Year-to-date ordinary income (loss) before income taxes
×
Estimated annual effective tax rate
=
Year-to-date tax expense (benefit)
–
Tax expense (benefit) recognized in previous interim periods
=
Current interim period tax expense (benefit)
What are the three types of accounting changes?
Change in accounting principle
Change in accounting estimate
Change in reporting entity
When does a change in accounting principle occur?
A change in accounting principle occurs when an entity
Adopts a generally accepted principle different from the one previously used,
Changes the method of applying a generally accepted principle, or
Changes to a generally accepted principle when the principle previously used is no longer generally accepted.
How is a change in accounting principle accounted for?

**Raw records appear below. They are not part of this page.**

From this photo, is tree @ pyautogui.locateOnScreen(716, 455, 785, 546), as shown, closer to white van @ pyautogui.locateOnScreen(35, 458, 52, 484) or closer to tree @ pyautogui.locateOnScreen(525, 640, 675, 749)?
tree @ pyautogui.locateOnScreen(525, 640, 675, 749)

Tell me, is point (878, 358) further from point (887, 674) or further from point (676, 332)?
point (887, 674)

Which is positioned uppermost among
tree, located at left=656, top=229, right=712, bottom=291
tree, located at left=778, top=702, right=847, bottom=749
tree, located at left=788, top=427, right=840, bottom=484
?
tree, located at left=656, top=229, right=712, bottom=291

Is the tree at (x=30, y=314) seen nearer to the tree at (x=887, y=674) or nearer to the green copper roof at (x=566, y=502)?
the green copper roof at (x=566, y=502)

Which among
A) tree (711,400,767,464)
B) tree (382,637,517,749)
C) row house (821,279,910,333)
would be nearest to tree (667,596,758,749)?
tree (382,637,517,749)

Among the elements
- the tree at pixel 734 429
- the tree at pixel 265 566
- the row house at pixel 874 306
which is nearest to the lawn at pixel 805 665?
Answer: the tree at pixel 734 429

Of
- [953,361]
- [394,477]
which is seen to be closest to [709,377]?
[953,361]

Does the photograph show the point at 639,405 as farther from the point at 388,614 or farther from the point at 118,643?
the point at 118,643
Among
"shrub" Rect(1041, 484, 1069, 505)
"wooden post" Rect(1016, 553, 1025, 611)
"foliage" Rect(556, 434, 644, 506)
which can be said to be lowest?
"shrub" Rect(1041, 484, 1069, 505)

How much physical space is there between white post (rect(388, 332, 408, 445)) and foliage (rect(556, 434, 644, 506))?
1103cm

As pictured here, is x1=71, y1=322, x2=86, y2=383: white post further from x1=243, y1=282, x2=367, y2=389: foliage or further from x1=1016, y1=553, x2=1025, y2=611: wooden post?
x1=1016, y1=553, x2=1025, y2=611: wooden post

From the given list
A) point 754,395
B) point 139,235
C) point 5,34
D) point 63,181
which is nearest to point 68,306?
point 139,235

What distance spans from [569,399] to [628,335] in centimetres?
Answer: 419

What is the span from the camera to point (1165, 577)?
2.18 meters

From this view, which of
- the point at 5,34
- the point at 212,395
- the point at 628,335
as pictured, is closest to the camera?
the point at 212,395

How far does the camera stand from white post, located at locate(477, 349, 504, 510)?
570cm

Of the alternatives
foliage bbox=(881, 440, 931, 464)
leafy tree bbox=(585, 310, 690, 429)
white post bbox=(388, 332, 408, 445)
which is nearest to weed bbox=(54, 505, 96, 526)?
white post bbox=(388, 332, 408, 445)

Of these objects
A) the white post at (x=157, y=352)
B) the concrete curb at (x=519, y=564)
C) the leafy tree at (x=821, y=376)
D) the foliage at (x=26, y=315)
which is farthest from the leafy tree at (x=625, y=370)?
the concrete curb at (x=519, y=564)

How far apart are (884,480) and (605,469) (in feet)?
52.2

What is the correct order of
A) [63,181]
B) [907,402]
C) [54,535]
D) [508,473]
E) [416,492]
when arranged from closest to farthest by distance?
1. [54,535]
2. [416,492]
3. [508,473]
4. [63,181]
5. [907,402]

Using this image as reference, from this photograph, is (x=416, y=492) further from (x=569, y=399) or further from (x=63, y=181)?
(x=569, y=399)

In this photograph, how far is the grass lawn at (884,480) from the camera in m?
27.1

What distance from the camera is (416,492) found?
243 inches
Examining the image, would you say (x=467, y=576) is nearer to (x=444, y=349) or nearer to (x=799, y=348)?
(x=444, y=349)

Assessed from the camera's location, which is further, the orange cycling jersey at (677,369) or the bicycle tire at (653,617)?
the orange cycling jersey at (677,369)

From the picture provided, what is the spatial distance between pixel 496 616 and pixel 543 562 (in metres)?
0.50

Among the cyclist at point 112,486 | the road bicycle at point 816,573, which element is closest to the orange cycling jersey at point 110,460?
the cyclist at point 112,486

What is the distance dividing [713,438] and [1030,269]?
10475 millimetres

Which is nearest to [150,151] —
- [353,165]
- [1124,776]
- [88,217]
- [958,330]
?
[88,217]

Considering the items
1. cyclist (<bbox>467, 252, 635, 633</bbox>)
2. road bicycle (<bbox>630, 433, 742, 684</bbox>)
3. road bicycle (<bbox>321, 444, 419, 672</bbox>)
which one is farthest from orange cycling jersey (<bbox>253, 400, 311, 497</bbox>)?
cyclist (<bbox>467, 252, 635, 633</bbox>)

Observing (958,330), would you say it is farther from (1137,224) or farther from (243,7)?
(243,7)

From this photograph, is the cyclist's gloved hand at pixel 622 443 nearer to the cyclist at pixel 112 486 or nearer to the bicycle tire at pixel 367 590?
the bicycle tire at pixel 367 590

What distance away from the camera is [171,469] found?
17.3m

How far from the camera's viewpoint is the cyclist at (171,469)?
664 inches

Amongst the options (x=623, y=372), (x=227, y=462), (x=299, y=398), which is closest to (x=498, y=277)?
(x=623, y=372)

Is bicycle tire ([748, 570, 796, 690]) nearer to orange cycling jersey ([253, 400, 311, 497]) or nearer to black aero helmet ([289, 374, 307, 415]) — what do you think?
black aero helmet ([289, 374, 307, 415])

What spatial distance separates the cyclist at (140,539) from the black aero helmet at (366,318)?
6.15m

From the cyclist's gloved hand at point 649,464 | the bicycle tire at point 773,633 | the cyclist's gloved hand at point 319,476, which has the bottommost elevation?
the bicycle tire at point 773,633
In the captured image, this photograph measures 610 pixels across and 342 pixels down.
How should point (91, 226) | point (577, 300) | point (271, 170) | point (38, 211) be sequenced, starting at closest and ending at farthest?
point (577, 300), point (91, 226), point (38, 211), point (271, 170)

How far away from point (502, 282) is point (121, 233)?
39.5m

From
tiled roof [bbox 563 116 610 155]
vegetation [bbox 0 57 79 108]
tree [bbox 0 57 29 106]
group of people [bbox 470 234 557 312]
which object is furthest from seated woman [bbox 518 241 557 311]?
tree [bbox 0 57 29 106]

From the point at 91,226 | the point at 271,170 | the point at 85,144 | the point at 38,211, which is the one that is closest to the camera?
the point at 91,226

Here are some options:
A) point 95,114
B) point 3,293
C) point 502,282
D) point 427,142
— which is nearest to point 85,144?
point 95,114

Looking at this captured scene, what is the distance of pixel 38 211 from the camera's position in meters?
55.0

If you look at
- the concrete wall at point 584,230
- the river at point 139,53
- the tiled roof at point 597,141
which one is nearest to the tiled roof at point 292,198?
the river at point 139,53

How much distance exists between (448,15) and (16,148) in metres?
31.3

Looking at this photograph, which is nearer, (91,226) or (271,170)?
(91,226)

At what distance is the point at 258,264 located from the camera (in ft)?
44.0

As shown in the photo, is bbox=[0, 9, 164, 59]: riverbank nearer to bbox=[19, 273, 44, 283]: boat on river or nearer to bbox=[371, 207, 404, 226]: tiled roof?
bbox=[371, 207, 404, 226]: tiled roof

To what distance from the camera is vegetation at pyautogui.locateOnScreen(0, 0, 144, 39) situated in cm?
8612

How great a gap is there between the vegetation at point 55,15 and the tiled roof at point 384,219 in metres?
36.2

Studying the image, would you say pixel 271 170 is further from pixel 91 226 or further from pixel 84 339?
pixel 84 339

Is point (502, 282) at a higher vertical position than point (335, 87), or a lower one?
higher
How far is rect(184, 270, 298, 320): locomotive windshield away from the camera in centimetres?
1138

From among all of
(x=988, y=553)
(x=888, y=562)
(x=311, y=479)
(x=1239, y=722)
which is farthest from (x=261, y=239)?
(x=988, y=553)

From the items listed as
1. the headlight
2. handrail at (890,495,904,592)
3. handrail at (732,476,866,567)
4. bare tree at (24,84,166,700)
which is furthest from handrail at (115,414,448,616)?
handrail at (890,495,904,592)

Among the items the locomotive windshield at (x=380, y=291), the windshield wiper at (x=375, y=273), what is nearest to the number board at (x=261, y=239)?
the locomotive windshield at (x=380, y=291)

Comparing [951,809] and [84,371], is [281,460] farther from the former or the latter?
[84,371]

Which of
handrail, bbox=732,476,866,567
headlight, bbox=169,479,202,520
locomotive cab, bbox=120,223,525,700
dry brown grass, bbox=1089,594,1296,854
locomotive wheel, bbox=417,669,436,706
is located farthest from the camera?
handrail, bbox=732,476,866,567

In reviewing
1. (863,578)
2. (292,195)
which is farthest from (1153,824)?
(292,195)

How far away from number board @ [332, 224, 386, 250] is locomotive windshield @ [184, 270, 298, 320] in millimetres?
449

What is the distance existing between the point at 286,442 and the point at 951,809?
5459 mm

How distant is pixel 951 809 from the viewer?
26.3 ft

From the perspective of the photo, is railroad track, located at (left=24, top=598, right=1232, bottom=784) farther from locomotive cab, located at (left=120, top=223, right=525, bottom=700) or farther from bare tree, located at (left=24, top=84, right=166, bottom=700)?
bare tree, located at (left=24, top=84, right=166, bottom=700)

It is retrospectively applied unless it is impracticable to determine the cumulative effects of the change.
How is a change in accounting estimate accounted for?
It is prospectively applied. The prospective application must be made in the period of change and any future periods affected.
How is a change in accounting estimate inseparable from a change in accounting principle accounted for?
It is accounted for as a change in estimate, i.e., a prospective application is required.
How is a change in reporting entity accounted for?
It is retrospectively applied to interim and annual financial statements.
Is a change to a generally accepted accounting principle from one that is not generally accepted an accounting change?
It is an error correction, not an accounting change.